• [Task goal] Nothing but the lines from the one containing "Examining the image, inspecting" to the end of the data should be returned, exactly as written; pictures are omitted.

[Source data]
+--
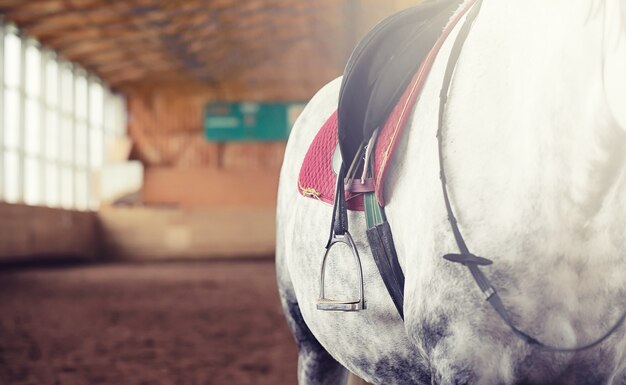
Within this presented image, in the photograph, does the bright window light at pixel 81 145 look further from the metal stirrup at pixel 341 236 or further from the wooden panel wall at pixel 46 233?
the metal stirrup at pixel 341 236

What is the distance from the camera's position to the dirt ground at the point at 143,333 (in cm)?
501

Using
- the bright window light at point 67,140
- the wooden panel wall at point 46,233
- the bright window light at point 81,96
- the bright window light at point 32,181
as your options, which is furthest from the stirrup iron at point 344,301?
the bright window light at point 81,96

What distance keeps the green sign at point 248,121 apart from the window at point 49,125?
306 centimetres

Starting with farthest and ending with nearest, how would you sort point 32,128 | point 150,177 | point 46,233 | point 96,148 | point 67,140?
1. point 150,177
2. point 96,148
3. point 67,140
4. point 32,128
5. point 46,233

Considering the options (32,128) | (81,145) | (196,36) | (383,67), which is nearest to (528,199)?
(383,67)

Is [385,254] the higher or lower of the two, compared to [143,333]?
higher

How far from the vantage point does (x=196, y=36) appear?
74.5 ft

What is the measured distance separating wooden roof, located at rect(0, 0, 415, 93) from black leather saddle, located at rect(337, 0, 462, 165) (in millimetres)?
16356

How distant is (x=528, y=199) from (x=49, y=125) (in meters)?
20.2

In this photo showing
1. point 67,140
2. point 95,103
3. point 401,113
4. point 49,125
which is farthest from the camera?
point 95,103

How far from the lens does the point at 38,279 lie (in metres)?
13.4

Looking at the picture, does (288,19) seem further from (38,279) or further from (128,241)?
(38,279)

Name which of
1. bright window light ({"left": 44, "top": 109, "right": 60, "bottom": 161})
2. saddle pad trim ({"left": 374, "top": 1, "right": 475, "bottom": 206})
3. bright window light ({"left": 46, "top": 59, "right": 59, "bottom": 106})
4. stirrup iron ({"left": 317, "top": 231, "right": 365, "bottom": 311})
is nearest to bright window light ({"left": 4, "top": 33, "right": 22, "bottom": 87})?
bright window light ({"left": 46, "top": 59, "right": 59, "bottom": 106})

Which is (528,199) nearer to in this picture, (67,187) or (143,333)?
(143,333)
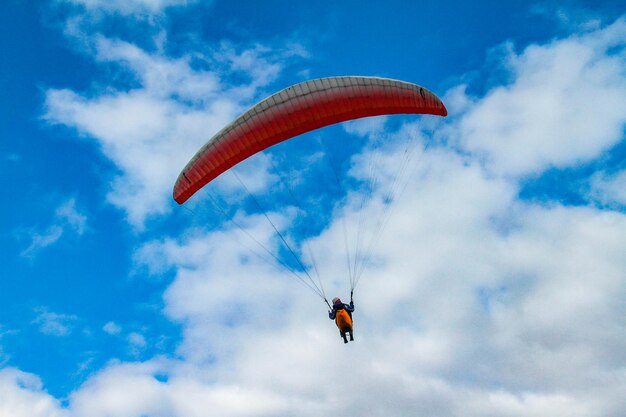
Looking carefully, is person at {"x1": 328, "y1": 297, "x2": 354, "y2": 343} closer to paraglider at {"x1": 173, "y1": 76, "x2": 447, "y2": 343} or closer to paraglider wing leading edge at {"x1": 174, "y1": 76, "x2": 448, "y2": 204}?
paraglider at {"x1": 173, "y1": 76, "x2": 447, "y2": 343}

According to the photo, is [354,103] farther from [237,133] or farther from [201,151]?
[201,151]

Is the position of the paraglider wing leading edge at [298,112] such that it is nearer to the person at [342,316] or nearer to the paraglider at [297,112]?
the paraglider at [297,112]

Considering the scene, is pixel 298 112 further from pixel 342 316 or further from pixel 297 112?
pixel 342 316

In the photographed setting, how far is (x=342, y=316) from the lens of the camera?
24.0 m

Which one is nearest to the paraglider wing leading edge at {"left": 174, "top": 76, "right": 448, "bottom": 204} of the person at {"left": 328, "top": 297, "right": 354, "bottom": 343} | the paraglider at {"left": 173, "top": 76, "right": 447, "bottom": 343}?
the paraglider at {"left": 173, "top": 76, "right": 447, "bottom": 343}

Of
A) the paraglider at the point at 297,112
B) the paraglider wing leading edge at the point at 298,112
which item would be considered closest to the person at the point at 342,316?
the paraglider at the point at 297,112

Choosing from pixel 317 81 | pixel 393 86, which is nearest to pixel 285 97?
pixel 317 81

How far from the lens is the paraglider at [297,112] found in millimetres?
21719

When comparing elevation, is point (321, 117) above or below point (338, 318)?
above

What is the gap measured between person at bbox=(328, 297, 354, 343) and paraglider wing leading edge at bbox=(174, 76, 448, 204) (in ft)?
25.6

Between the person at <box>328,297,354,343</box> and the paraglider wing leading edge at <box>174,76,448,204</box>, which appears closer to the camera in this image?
the paraglider wing leading edge at <box>174,76,448,204</box>

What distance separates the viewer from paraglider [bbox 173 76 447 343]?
21.7 metres

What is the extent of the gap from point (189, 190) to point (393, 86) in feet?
32.1

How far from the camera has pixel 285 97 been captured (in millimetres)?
21609
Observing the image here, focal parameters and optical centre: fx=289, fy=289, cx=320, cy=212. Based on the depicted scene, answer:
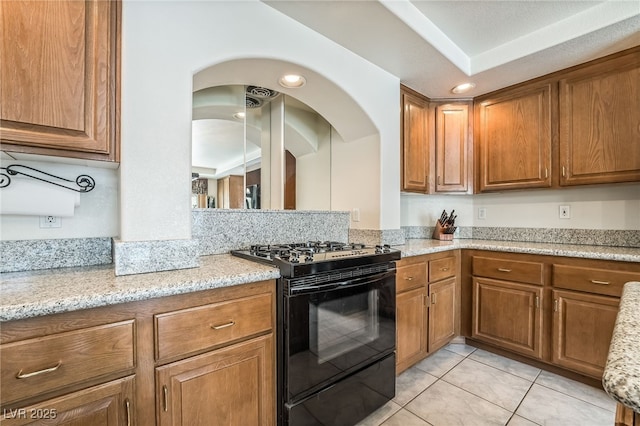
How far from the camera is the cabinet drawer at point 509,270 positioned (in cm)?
211

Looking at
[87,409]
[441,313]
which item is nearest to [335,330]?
[87,409]

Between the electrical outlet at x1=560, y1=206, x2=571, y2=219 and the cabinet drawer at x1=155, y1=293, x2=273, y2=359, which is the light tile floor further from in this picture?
the electrical outlet at x1=560, y1=206, x2=571, y2=219

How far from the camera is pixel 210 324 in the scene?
3.64 feet

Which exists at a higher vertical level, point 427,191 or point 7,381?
point 427,191

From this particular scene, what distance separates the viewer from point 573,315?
1.95 m

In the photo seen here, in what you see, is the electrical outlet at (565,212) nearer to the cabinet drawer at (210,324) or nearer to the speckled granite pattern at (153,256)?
the cabinet drawer at (210,324)

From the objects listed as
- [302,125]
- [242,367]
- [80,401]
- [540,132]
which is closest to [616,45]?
[540,132]

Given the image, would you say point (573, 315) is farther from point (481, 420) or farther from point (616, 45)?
point (616, 45)

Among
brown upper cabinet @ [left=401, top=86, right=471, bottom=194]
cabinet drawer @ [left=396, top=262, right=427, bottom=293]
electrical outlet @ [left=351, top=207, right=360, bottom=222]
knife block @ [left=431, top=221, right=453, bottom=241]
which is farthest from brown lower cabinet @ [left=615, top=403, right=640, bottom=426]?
knife block @ [left=431, top=221, right=453, bottom=241]

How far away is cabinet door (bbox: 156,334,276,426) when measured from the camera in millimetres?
1033

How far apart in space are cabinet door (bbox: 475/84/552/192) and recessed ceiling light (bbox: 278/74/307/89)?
6.01 ft

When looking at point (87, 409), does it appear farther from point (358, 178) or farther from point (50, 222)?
point (358, 178)

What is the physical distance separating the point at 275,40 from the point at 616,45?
227cm

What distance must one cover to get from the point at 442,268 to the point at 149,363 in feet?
6.72
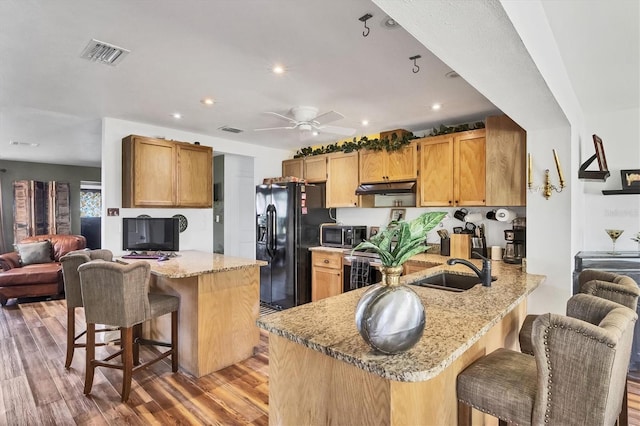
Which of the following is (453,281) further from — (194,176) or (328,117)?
(194,176)

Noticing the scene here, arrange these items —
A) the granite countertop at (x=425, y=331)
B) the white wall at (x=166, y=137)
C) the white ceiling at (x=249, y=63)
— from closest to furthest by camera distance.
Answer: the granite countertop at (x=425, y=331)
the white ceiling at (x=249, y=63)
the white wall at (x=166, y=137)

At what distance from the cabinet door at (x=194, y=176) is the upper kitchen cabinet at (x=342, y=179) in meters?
1.71

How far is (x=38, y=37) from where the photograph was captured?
212 cm

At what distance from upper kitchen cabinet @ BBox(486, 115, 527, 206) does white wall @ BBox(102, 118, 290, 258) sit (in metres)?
3.37

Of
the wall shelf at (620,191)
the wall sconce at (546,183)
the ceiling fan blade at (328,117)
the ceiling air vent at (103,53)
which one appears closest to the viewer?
the ceiling air vent at (103,53)

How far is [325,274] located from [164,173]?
2450 mm

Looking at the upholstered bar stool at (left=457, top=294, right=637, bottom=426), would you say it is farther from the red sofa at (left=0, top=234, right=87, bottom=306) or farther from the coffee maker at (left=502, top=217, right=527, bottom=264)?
the red sofa at (left=0, top=234, right=87, bottom=306)

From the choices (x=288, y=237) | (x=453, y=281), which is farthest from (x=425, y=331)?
(x=288, y=237)

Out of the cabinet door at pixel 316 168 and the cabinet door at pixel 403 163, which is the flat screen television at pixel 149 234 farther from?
the cabinet door at pixel 403 163

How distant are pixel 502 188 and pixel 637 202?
132cm


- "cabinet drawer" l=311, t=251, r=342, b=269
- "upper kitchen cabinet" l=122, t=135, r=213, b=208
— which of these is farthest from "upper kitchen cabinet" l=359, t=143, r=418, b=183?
"upper kitchen cabinet" l=122, t=135, r=213, b=208

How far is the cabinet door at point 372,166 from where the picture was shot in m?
4.35

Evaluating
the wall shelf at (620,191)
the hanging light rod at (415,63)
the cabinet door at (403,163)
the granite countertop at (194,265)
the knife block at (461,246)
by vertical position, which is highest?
the hanging light rod at (415,63)

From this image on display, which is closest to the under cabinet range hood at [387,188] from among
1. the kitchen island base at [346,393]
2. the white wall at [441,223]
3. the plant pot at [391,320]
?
the white wall at [441,223]
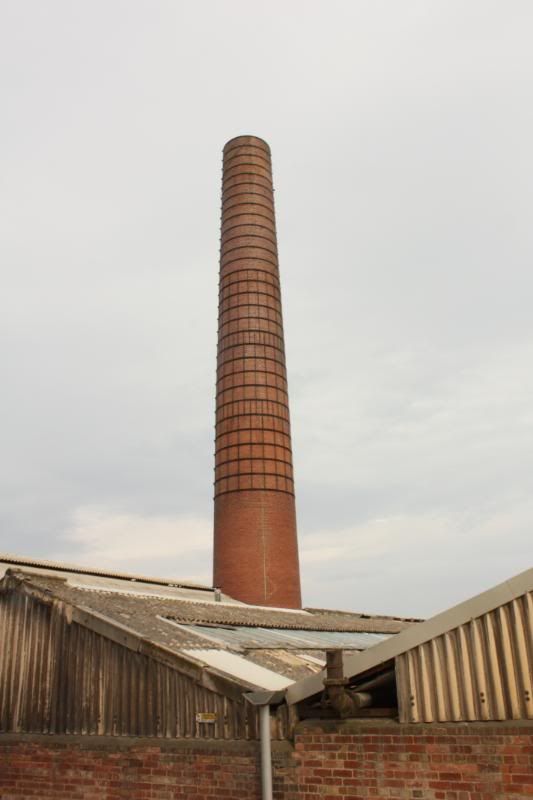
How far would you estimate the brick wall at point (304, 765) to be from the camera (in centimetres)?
670

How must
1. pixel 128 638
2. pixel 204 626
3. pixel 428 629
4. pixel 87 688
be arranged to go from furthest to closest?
pixel 204 626 → pixel 87 688 → pixel 128 638 → pixel 428 629

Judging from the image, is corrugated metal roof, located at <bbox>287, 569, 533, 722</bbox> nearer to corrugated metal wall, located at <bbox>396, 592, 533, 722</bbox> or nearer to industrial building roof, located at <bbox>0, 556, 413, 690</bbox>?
corrugated metal wall, located at <bbox>396, 592, 533, 722</bbox>

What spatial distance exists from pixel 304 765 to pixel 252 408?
18.0 m

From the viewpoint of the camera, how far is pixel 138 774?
8.82 meters

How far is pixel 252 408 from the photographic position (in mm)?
Result: 25422

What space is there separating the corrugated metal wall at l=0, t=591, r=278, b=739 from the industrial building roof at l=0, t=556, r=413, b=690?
295mm

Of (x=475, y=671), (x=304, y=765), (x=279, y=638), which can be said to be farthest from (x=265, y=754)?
(x=279, y=638)

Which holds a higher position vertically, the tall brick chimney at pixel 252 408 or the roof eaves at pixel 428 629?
the tall brick chimney at pixel 252 408

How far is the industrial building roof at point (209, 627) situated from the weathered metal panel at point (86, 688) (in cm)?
29

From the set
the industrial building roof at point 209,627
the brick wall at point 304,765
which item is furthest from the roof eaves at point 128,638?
the brick wall at point 304,765

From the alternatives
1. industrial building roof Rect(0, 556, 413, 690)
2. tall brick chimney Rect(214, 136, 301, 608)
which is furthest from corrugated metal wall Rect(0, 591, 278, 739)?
tall brick chimney Rect(214, 136, 301, 608)

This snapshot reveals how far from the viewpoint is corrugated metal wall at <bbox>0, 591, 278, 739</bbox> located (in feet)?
28.1

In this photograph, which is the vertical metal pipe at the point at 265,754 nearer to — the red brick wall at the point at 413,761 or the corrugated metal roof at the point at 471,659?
the red brick wall at the point at 413,761

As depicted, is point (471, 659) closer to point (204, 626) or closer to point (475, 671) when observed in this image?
point (475, 671)
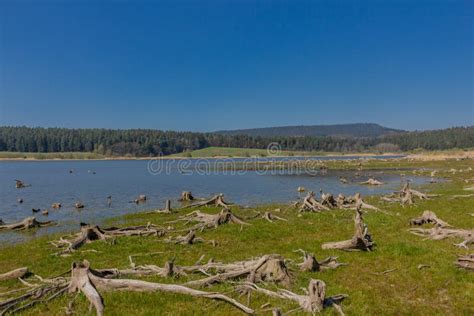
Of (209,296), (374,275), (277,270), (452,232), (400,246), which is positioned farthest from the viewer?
(452,232)

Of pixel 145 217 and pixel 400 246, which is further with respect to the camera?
pixel 145 217

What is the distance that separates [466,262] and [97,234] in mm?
18108

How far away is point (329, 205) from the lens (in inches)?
1198

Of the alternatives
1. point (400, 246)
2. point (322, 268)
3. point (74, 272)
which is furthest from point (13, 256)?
point (400, 246)

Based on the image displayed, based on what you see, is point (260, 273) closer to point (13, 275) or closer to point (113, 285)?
point (113, 285)

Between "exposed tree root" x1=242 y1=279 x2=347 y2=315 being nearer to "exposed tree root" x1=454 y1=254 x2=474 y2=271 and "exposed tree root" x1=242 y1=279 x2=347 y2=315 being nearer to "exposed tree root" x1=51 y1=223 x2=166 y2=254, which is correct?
"exposed tree root" x1=454 y1=254 x2=474 y2=271

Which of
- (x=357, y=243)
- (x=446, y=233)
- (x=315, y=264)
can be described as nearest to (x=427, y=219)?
(x=446, y=233)

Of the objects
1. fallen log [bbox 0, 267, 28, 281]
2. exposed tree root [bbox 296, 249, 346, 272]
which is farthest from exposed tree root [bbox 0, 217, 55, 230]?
exposed tree root [bbox 296, 249, 346, 272]

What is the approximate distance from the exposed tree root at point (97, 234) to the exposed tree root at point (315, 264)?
11.2 meters

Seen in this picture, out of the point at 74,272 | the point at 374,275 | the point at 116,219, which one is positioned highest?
the point at 74,272

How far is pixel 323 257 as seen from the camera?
14938mm

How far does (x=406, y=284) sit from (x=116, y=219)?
82.2ft

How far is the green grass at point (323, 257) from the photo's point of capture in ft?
31.9

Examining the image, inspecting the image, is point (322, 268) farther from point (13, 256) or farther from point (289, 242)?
point (13, 256)
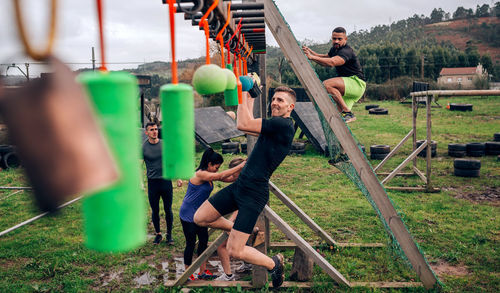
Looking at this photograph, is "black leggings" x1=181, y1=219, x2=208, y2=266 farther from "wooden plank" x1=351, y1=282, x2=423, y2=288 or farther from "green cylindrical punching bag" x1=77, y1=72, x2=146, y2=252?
"green cylindrical punching bag" x1=77, y1=72, x2=146, y2=252

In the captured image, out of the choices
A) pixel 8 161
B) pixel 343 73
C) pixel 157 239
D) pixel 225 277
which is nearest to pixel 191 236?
pixel 225 277

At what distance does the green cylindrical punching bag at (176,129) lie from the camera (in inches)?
37.7

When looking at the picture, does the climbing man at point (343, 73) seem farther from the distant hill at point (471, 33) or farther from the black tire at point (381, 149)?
the distant hill at point (471, 33)

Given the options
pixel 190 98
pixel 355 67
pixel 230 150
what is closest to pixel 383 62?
pixel 230 150

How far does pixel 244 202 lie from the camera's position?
12.6 ft

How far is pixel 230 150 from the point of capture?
42.7 feet

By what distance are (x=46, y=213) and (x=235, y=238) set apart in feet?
10.8

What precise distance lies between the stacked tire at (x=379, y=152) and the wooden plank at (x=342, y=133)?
786 centimetres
+--
• [Final result]
Examining the image, inspecting the image, is point (322, 268) farther from point (13, 256) or farther from point (289, 242)?
point (13, 256)
Looking at this photograph, is "black leggings" x1=181, y1=219, x2=208, y2=266 farther from "wooden plank" x1=351, y1=282, x2=423, y2=288 or farther from "green cylindrical punching bag" x1=77, y1=72, x2=146, y2=252?
"green cylindrical punching bag" x1=77, y1=72, x2=146, y2=252

In the captured image, out of the choices
A) pixel 8 161
B) pixel 343 73
C) pixel 157 239
D) pixel 225 277
which is nearest to pixel 191 236?
pixel 225 277

At what distance does the green cylindrical punching bag at (176,129) lie from the camera (in inches)?
37.7

When looking at the picture, does the climbing man at point (343, 73) seem farther from the distant hill at point (471, 33) or farther from the black tire at point (381, 149)?
the distant hill at point (471, 33)

Given the options
pixel 190 98
pixel 355 67
pixel 230 150
what is closest to pixel 383 62?
pixel 230 150

How far does pixel 244 202 lie from the camera's position?
12.6 ft

How far is pixel 230 150 from the point of capture?
42.7 feet

By what distance are (x=46, y=213) and (x=235, y=238) set apart in feet?
10.8

What precise distance lies between the stacked tire at (x=379, y=152) and the wooden plank at (x=342, y=133)?
786 centimetres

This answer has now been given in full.